Images excepted, the data below must be repeated exactly.

# Stored data entries
+ + +

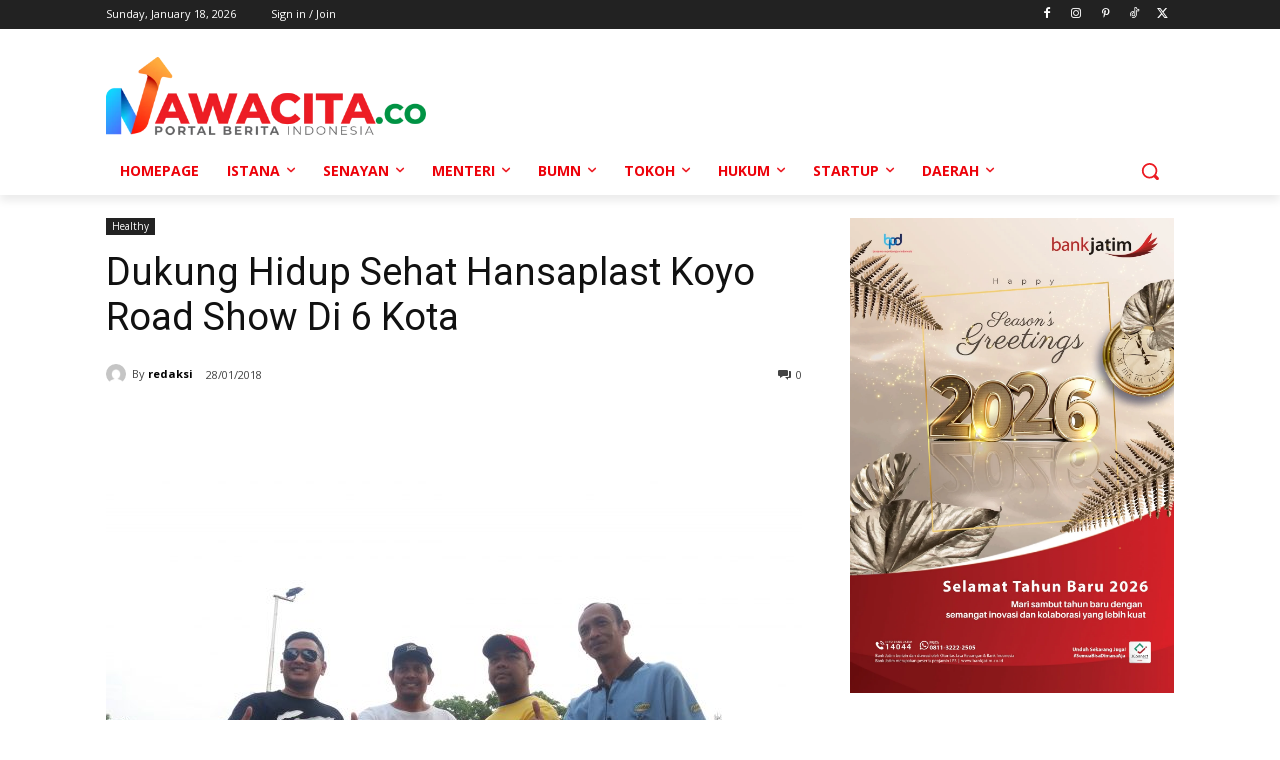

--- FILE ---
content_type: application/javascript
request_url: https://cdn.izooto.com/scripts/f89664dd10bc575affd2df12323f9fa1386bec50.js
body_size: 2008
content:
(function(){try{window.izConfig={"defaultNotification":"","siteUrl":"https://nawacita.co","repeatPromptDelay":0,"tagsEnabled":1,"mobPromptFlow":0,"branding":1,"mobRepeatPromptDelay":0,"mobPromptOnScroll":0,"isSdkHttps":1,"locale":"en","mobPromptDelay":0,"sourceOrigin":"https://nawacita.co","vapidPublicKey":"BJSlOfOA4cW2L0dlQ5iuR-IlvV31vUY7uNKVKN9EkO_9j56CrKnn9Jwo2o9PnuoaQIFSlO3wN3OwXkGnQJ4YY0Q","promptFlow":0,"promptDelay":0,"mobPromptDesign":{"btn2Txt":"","btn1Txt":"","titleForeColor":"","btn1ForeColor":"","icon":"","btn2bgColor":"","message":"","btn2ForeColor":"","messageForeColor":"","bgColor":"","btn1bgColor":"","position":"","subMessage":""},"client":46656,"ga":{"syncNewsHub":0},"domainRoot":"","webServiceUrl":"","serviceWorkerName":"/service-worker.js","debug":0,"overlay":0,"setEnr":1,"mobOptInDesignType":0,"manifestName":"/manifest.json","optInCloseDelay":60,"optInDesign":"","newsHub":{"designType":1,"mainColor":"#1D85FC","iconType":2,"desktopAllowed":1,"placement":[1,1],"title":"News Hub","mobileAllowed":1,"status":1},"welcomeNotification":{"clickTimeout":0,"icon":"","title":"","body":"","url":"","status":0,"showAfter":0},"mobOptInCloseDelay":60,"promptOnScroll":0,"izootoStatus":1,"promptDesign":{"btn2Txt":"","btn1Txt":"","titleForeColor":"","btn1ForeColor":"","icon":"","btn2bgColor":"","message":"","btn2ForeColor":"","messageForeColor":"","bgColor":"","btn1bgColor":"","position":"","subMessage":""},"gdprPrompt":{"template":"<style>#izooto-subscription-prompt .izslideInDown {-webkit-animation-name: slideInDown;animation-name: slideInDown;-webkit-animation-duration: 1s;animation-duration: 1s;-webkit-animation-fill-mode: both;animation-fill-mode: both }@-webkit-keyframes 'slideInDown' {0% {-webkit-transform: translateY(-100%);transform: translateY(-100%);visibility: visible;}100% {-webkit-transform: translateY(0);transform: translateY(0);}}@keyframes 'slideInDown' {0% {-webkit-transform: translateY(-100%);transform: translateY(-100%);visibility: visible;}100% {-webkit-transform: translateY(0);transform: translateY(0);}}#izooto-subscription-prompt .iz_prompt_containr {z-index: 2147483647;position: fixed;top: 0;left: 0;width: 100%;height: auto;background-color: rgb(56, 59, 117);padding: 10px;text-align: left;font-family: 'Open Sans', sans-serif;box-shadow: transparent 0 0 0 }#izooto-subscription-prompt .iz_prompt_containr .iz_text_container {width: 70%;color: #fff;text-align: left;float: left;}#izooto-subscription-prompt .iz_text_container .iz_descriptn_text {word-break: break-word;display: -webkit-box;-webkit-box-orient: vertical;-webkit-line-clamp: 2;max-height: 46px;overflow: hidden;text-overflow: ellipsis;font-size: 16px;padding-left: 20px;font-weight: 400;}#izooto-subscription-prompt .iz_prompt_containr .iz_button_container {float: right;width: 30%;text-align: right;}#izooto-subscription-prompt .iz_button_container .iz_allow_button {white-space: nowrap;text-overflow: ellipsis;overflow: hidden;-webkit-transition: background-color .3s, color .3s, padding .3s, border .3s, border-color .3s;-o-transition: background-color .3s, color .3s, padding .3s, border .3s, border-color .3s;-moz-transition: background-color .3s, color .3s, padding .3s, border .3s, border-color .3s;transition: background-color .3s, color .3s, padding .3s, border .3s, border-color .3s;display: inline-block;text-align: center;vertical-align: middle;font-weight: 500;line-height: 1;text-transform: capitalize;min-width: 125px;max-width: 160px;cursor: pointer;background-image: none;color: #000000;background-color: rgb(241, 214, 0);padding: 18px 5px;border-radius: 4px;text-decoration: none;font-size: 13px;}#izooto-subscription-prompt .iz_button_container .iz_allow_button:hover {background-color: rgb(255, 252, 38);}#izooto-subscription-prompt .iz_button_container .iz_later_button {white-space: nowrap;text-overflow: ellipsis;overflow: hidden;color: #ffffff;display: inline-block;vertical-align: middle;min-width: 125px;max-width: 160px;text-align: center;font-weight: normal;text-decoration: underline;font-size: 13px;text-transform:none;}#izooto-subscription-prompt .iz_button_container .iz_later_button:hover {text-decoration: underline;color: rgb(241, 215, 72);}@media only screen and (max-width: 800px) {#izooto-subscription-prompt .iz_text_container .iz_descriptn_text {word-break: break-word;display: -webkit-box;-webkit-box-orient: vertical;-webkit-line-clamp: 3;max-height: 70px;overflow: hidden;text-overflow: ellipsis;font-size: 16px;font-weight: 400;padding-left: 0;}#izooto-subscription-prompt .iz_button_container .iz_allow_button {padding: 12px 6px;font-size: 14px;min-width: 80px;max-width: 120px }#izooto-subscription-prompt .iz_button_container .iz_later_button {padding: 12px 0px;min-width: 80px;max-width: 122px;font-size: 13px }#izooto-subscription-prompt .iz_prompt_containr .iz_text_container {width: 100% }#izooto-subscription-prompt .iz_prompt_containr .iz_button_container {width: 100%;text-align: center;margin-top: 10px;}#izooto-subscription-prompt .iz_prompt_containr {padding:10px;}}<\/style><div id='izooto-subscription-prompt'><div class='iz_prompt_containr izslideInDown'> <div class='iz_text_container'> <div class='iz_descriptn_text'>{{--title--}}<\/div><\/div><div class='iz_button_container'> <a href='javascript:void(0)' class='iz_allow_button' onclick='_izooto.gdprAllow();'>{{--btn2Txt--}}<\/a> <a href='javascript:void(0)' class='iz_later_button' onclick='_izooto.gdprDisallow();'>{{--btn1Txt--}}<\/a> <\/div><\/div><\/div>","btn2Txt":"Agree","btn1Txt":"Not Now","type":1,"title":"In order to send relevant and personalized notifications to you, we would like to capture your location and website activity.","status":0},"customPixelLink":"","optInDesignType":0,"desktopAllowed":1,"webPushId":"","mobileAllowed":1,"hash":"f89664dd10bc575affd2df12323f9fa1386bec50"};var container=document.body?document.body:document.head;if(""!==izConfig.customPixelLink){var _izAlt=document.createElement("script");_izAlt.id="izootoAlt",_izAlt.src=izConfig.customPixelLink,container.appendChild(_izAlt)}else{var _iz=document.createElement("script");_iz.id="izootoSdk",_iz.src="https://cdn.izooto.com/scripts/sdk/izooto.js",container.appendChild(_iz)}}catch(err){}})()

+ + +

# Finished exercise
--- FILE ---
content_type: application/javascript
request_url: https://cdn.izooto.com/scripts/f89664dd10bc575affd2df12323f9fa1386bec50.js
body_size: 2008
content:
(function(){try{window.izConfig={"defaultNotification":"","siteUrl":"https://nawacita.co","repeatPromptDelay":0,"tagsEnabled":1,"mobPromptFlow":0,"branding":1,"mobRepeatPromptDelay":0,"mobPromptOnScroll":0,"isSdkHttps":1,"locale":"en","mobPromptDelay":0,"sourceOrigin":"https://nawacita.co","vapidPublicKey":"BJSlOfOA4cW2L0dlQ5iuR-IlvV31vUY7uNKVKN9EkO_9j56CrKnn9Jwo2o9PnuoaQIFSlO3wN3OwXkGnQJ4YY0Q","promptFlow":0,"promptDelay":0,"mobPromptDesign":{"btn2Txt":"","btn1Txt":"","titleForeColor":"","btn1ForeColor":"","icon":"","btn2bgColor":"","message":"","btn2ForeColor":"","messageForeColor":"","bgColor":"","btn1bgColor":"","position":"","subMessage":""},"client":46656,"ga":{"syncNewsHub":0},"domainRoot":"","webServiceUrl":"","serviceWorkerName":"/service-worker.js","debug":0,"overlay":0,"setEnr":1,"mobOptInDesignType":0,"manifestName":"/manifest.json","optInCloseDelay":60,"optInDesign":"","newsHub":{"designType":1,"mainColor":"#1D85FC","iconType":2,"desktopAllowed":1,"placement":[1,1],"title":"News Hub","mobileAllowed":1,"status":1},"welcomeNotification":{"clickTimeout":0,"icon":"","title":"","body":"","url":"","status":0,"showAfter":0},"mobOptInCloseDelay":60,"promptOnScroll":0,"izootoStatus":1,"promptDesign":{"btn2Txt":"","btn1Txt":"","titleForeColor":"","btn1ForeColor":"","icon":"","btn2bgColor":"","message":"","btn2ForeColor":"","messageForeColor":"","bgColor":"","btn1bgColor":"","position":"","subMessage":""},"gdprPrompt":{"template":"<style>#izooto-subscription-prompt .izslideInDown {-webkit-animation-name: slideInDown;animation-name: slideInDown;-webkit-animation-duration: 1s;animation-duration: 1s;-webkit-animation-fill-mode: both;animation-fill-mode: both }@-webkit-keyframes 'slideInDown' {0% {-webkit-transform: translateY(-100%);transform: translateY(-100%);visibility: visible;}100% {-webkit-transform: translateY(0);transform: translateY(0);}}@keyframes 'slideInDown' {0% {-webkit-transform: translateY(-100%);transform: translateY(-100%);visibility: visible;}100% {-webkit-transform: translateY(0);transform: translateY(0);}}#izooto-subscription-prompt .iz_prompt_containr {z-index: 2147483647;position: fixed;top: 0;left: 0;width: 100%;height: auto;background-color: rgb(56, 59, 117);padding: 10px;text-align: left;font-family: 'Open Sans', sans-serif;box-shadow: transparent 0 0 0 }#izooto-subscription-prompt .iz_prompt_containr .iz_text_container {width: 70%;color: #fff;text-align: left;float: left;}#izooto-subscription-prompt .iz_text_container .iz_descriptn_text {word-break: break-word;display: -webkit-box;-webkit-box-orient: vertical;-webkit-line-clamp: 2;max-height: 46px;overflow: hidden;text-overflow: ellipsis;font-size: 16px;padding-left: 20px;font-weight: 400;}#izooto-subscription-prompt .iz_prompt_containr .iz_button_container {float: right;width: 30%;text-align: right;}#izooto-subscription-prompt .iz_button_container .iz_allow_button {white-space: nowrap;text-overflow: ellipsis;overflow: hidden;-webkit-transition: background-color .3s, color .3s, padding .3s, border .3s, border-color .3s;-o-transition: background-color .3s, color .3s, padding .3s, border .3s, border-color .3s;-moz-transition: background-color .3s, color .3s, padding .3s, border .3s, border-color .3s;transition: background-color .3s, color .3s, padding .3s, border .3s, border-color .3s;display: inline-block;text-align: center;vertical-align: middle;font-weight: 500;line-height: 1;text-transform: capitalize;min-width: 125px;max-width: 160px;cursor: pointer;background-image: none;color: #000000;background-color: rgb(241, 214, 0);padding: 18px 5px;border-radius: 4px;text-decoration: none;font-size: 13px;}#izooto-subscription-prompt .iz_button_container .iz_allow_button:hover {background-color: rgb(255, 252, 38);}#izooto-subscription-prompt .iz_button_container .iz_later_button {white-space: nowrap;text-overflow: ellipsis;overflow: hidden;color: #ffffff;display: inline-block;vertical-align: middle;min-width: 125px;max-width: 160px;text-align: center;font-weight: normal;text-decoration: underline;font-size: 13px;text-transform:none;}#izooto-subscription-prompt .iz_button_container .iz_later_button:hover {text-decoration: underline;color: rgb(241, 215, 72);}@media only screen and (max-width: 800px) {#izooto-subscription-prompt .iz_text_container .iz_descriptn_text {word-break: break-word;display: -webkit-box;-webkit-box-orient: vertical;-webkit-line-clamp: 3;max-height: 70px;overflow: hidden;text-overflow: ellipsis;font-size: 16px;font-weight: 400;padding-left: 0;}#izooto-subscription-prompt .iz_button_container .iz_allow_button {padding: 12px 6px;font-size: 14px;min-width: 80px;max-width: 120px }#izooto-subscription-prompt .iz_button_container .iz_later_button {padding: 12px 0px;min-width: 80px;max-width: 122px;font-size: 13px }#izooto-subscription-prompt .iz_prompt_containr .iz_text_container {width: 100% }#izooto-subscription-prompt .iz_prompt_containr .iz_button_container {width: 100%;text-align: center;margin-top: 10px;}#izooto-subscription-prompt .iz_prompt_containr {padding:10px;}}<\/style><div id='izooto-subscription-prompt'><div class='iz_prompt_containr izslideInDown'> <div class='iz_text_container'> <div class='iz_descriptn_text'>{{--title--}}<\/div><\/div><div class='iz_button_container'> <a href='javascript:void(0)' class='iz_allow_button' onclick='_izooto.gdprAllow();'>{{--btn2Txt--}}<\/a> <a href='javascript:void(0)' class='iz_later_button' onclick='_izooto.gdprDisallow();'>{{--btn1Txt--}}<\/a> <\/div><\/div><\/div>","btn2Txt":"Agree","btn1Txt":"Not Now","type":1,"title":"In order to send relevant and personalized notifications to you, we would like to capture your location and website activity.","status":0},"customPixelLink":"","optInDesignType":0,"desktopAllowed":1,"webPushId":"","mobileAllowed":1,"hash":"f89664dd10bc575affd2df12323f9fa1386bec50"};var container=document.body?document.body:document.head;if(""!==izConfig.customPixelLink){var _izAlt=document.createElement("script");_izAlt.id="izootoAlt",_izAlt.src=izConfig.customPixelLink,container.appendChild(_izAlt)}else{var _iz=document.createElement("script");_iz.id="izootoSdk",_iz.src="https://cdn.izooto.com/scripts/sdk/izooto.js",container.appendChild(_iz)}}catch(err){}})()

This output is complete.